Faries · 07/12/2016 11:50

DP had a male friend that asks about doing trips like this. It annoys me massively because he would use up all his AL on trips with his friend and then me and him couldn't take a holiday together. It's weird and that's a male friend, a female friend would get all my spidey senses going

PlumsGalore · 07/12/2016 11:50

Maybe they had a thing all those years ago and she has never let go. Yes it's weird, no YANBU to think this isn't acceptable and as other posters have said, how on earth can anyone just go travelling for 4 months unless they can afford and have the option of a sabbatical?

JennyPocket · 07/12/2016 11:58

Give over everyone, nobody asks a man in a LTR to leave their OH and travel alone with them for four months without some ulterior motive.

Either that or she is shamelessly cheeky.

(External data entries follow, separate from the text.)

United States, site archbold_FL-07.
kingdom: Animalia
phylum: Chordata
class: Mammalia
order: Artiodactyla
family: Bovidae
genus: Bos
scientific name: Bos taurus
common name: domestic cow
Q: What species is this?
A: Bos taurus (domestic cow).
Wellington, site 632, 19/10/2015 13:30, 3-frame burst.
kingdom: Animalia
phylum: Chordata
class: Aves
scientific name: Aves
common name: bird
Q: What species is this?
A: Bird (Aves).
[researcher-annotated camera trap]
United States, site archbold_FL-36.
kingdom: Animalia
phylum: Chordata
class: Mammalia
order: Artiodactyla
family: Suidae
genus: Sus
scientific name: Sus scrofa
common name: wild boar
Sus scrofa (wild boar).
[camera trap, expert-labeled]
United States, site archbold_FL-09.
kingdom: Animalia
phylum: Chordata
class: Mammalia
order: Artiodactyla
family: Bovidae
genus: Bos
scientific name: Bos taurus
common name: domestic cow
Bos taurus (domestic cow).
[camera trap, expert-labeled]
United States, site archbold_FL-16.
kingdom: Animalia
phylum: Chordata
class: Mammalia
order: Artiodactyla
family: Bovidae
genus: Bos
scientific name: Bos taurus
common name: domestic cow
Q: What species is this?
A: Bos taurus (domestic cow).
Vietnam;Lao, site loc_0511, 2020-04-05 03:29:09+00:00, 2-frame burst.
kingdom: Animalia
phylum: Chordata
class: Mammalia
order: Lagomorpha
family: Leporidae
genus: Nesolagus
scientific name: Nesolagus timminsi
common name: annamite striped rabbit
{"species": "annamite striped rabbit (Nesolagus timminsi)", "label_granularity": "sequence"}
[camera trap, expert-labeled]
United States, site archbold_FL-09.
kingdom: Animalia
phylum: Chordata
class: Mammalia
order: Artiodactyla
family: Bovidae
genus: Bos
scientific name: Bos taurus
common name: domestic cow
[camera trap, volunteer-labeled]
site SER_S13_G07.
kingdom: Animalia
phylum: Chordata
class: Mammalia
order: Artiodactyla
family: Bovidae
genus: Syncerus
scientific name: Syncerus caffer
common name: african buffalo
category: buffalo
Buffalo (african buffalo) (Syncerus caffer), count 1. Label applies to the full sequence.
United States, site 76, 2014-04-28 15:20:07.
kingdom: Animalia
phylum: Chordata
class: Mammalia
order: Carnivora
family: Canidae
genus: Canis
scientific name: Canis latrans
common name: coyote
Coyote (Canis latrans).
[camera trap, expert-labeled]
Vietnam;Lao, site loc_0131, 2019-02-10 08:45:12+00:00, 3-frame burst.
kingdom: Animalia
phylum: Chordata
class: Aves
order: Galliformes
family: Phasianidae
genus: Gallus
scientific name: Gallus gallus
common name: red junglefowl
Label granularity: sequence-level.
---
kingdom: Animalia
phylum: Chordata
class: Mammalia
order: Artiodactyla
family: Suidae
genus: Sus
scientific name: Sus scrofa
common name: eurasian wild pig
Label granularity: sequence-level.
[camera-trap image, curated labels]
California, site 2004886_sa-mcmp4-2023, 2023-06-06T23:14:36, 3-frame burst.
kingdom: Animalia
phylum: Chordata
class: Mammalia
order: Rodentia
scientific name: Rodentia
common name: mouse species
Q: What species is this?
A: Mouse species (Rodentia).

I once had a girl trying to hit on my BF on a six hour plane journey, it was 3 seats across, I was on aisle seat, BF was in middle, she was window seat (complete stranger). She monopolised him for the entire journey and insisted that he listen in to her walkman on one half of her earphones, she offered him sweets, snacks etc but not me Hmm

Luckily we were totally in love and he was a super sweet guy so he wasn't lapping it up or anything but I was Shock at her brass neck.

Some women are like that.

OhhBetty · 07/12/2016 12:16

It's the 4 months I'd have an issue with tbh. I'd go on holiday for a week or whatever with my best mate who is male. But not 4 months!

littlesallyracket · 07/12/2016 12:19

I think it would be a bit weird for anyone, male or female, to ask someone who has a job and lives with their DP to go travelling with them for four months. A week maybe, but not months.

I'm sure she's not trying it on with him, but it just sounds like she hasn't really got much idea of how other people's lives work. Like people who try to persuade a friend to go to Glastonbury with them a week after she's had a baby*, or suggest an exotic expensive long-haul trip to a friend who has no money.

*This happened to a colleague of mine.

YelloDraw · 07/12/2016 12:20

4 months? No way.

HaveNoSocks · 07/12/2016 12:26

I don't think it's weird of her to ask on the off chance but I wouldn't want my DP going off on a four month trip without me. I trust him completely but if he was going to invest that much time and money I'd like it to be something we did together.